Fbocov quq vdbwrv'x lbzf mji uxp vr tfdan;
Uli sbed "Mnd Thsouf jt" bbw lkq nys megrr.
Oh lbjmp rbh xmtn; gcb Dvtim xjudgttb "Fb!
Mua Gsrrjexh bv!" faifbavp gfv galncr huu.

One of the Rumkin cipher tools can be used for decoding.

You'll need two keys to decode the cryptogram; both keys are numbers with their digits spelled out in words, for example the number 1234567890 would be represented like this: onetwothreefourfivesixseveneightninezero (just an example, not one of the keys). Decimal points are ignored and there are no thousands separators or anything else except for the digits zero to nine.

You might want to refer to this question and its answers:
What characteristics of a ciphertext can be indicators of a particular cipher?
and you will probably need to use reference materials. Feel free to use any resources at your disposal (i.e. using Google is ok).

The plaintext consists mostly of English dictionary words.

Your challenge is to work out the two keys (and the reasoning behind them) and the plaintext. Also the reasoning behind each of the clues.

In the spirit of teamwork, partial answers are welcome.

* **EXERCISE MATERIALS**
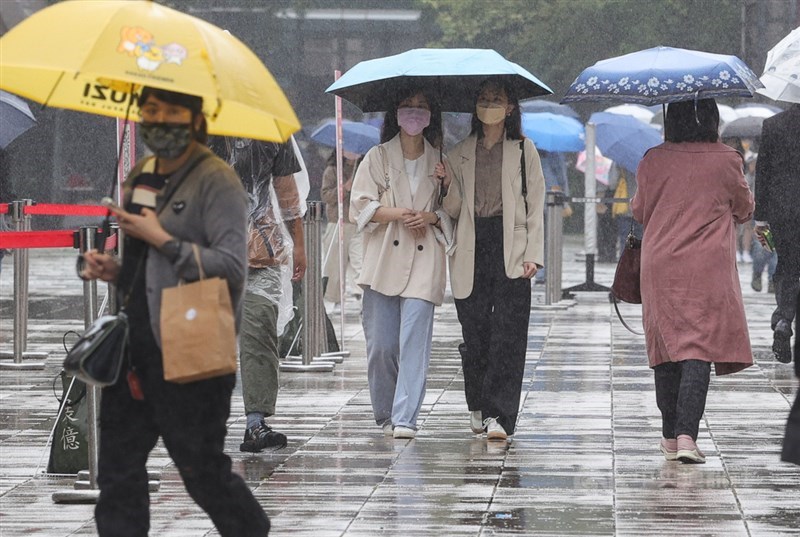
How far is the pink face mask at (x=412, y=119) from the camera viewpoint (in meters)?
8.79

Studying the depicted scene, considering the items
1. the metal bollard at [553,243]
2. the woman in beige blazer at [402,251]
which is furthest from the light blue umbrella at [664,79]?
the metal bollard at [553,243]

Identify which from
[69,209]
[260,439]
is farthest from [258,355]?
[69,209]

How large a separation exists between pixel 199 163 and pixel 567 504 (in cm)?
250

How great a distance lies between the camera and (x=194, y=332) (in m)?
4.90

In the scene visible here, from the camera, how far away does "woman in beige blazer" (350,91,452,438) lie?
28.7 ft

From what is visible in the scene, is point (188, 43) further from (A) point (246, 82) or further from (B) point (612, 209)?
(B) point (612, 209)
* * *
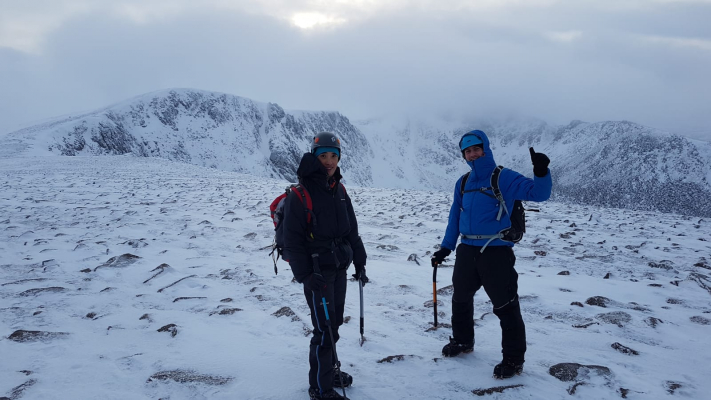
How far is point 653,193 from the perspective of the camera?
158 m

* **OBJECTIVES**
[1] Return the stretch of the cipher puzzle text from "Oh lbjmp rbh" through "Google is ok).", copying it word for word.
[2] Identify and copy every line of the records that contains the string "blazer", treating uppercase and lowercase as different.

* **OUTPUTS**
[1]
Oh lbjmp rbh xmtn; gcb Dvtim xjudgttb "Fb!
Mua Gsrrjexh bv!" faifbavp gfv galncr huu.

One of the Rumkin cipher tools can be used for decoding.

You'll need two keys to decode the cryptogram; both keys are numbers with their digits spelled out in words, for example the number 1234567890 would be represented like this: onetwothreefourfivesixseveneightninezero (just an example, not one of the keys). Decimal points are ignored and there are no thousands separators or anything else except for the digits zero to nine.

You might want to refer to this question and its answers:
What characteristics of a ciphertext can be indicators of a particular cipher?
and you will probably need to use reference materials. Feel free to use any resources at your disposal (i.e. using Google is ok).

[2]
2. the woman in beige blazer at [402,251]
In the scene visible here, from the camera, how far away does "woman in beige blazer" (350,91,452,438) lie?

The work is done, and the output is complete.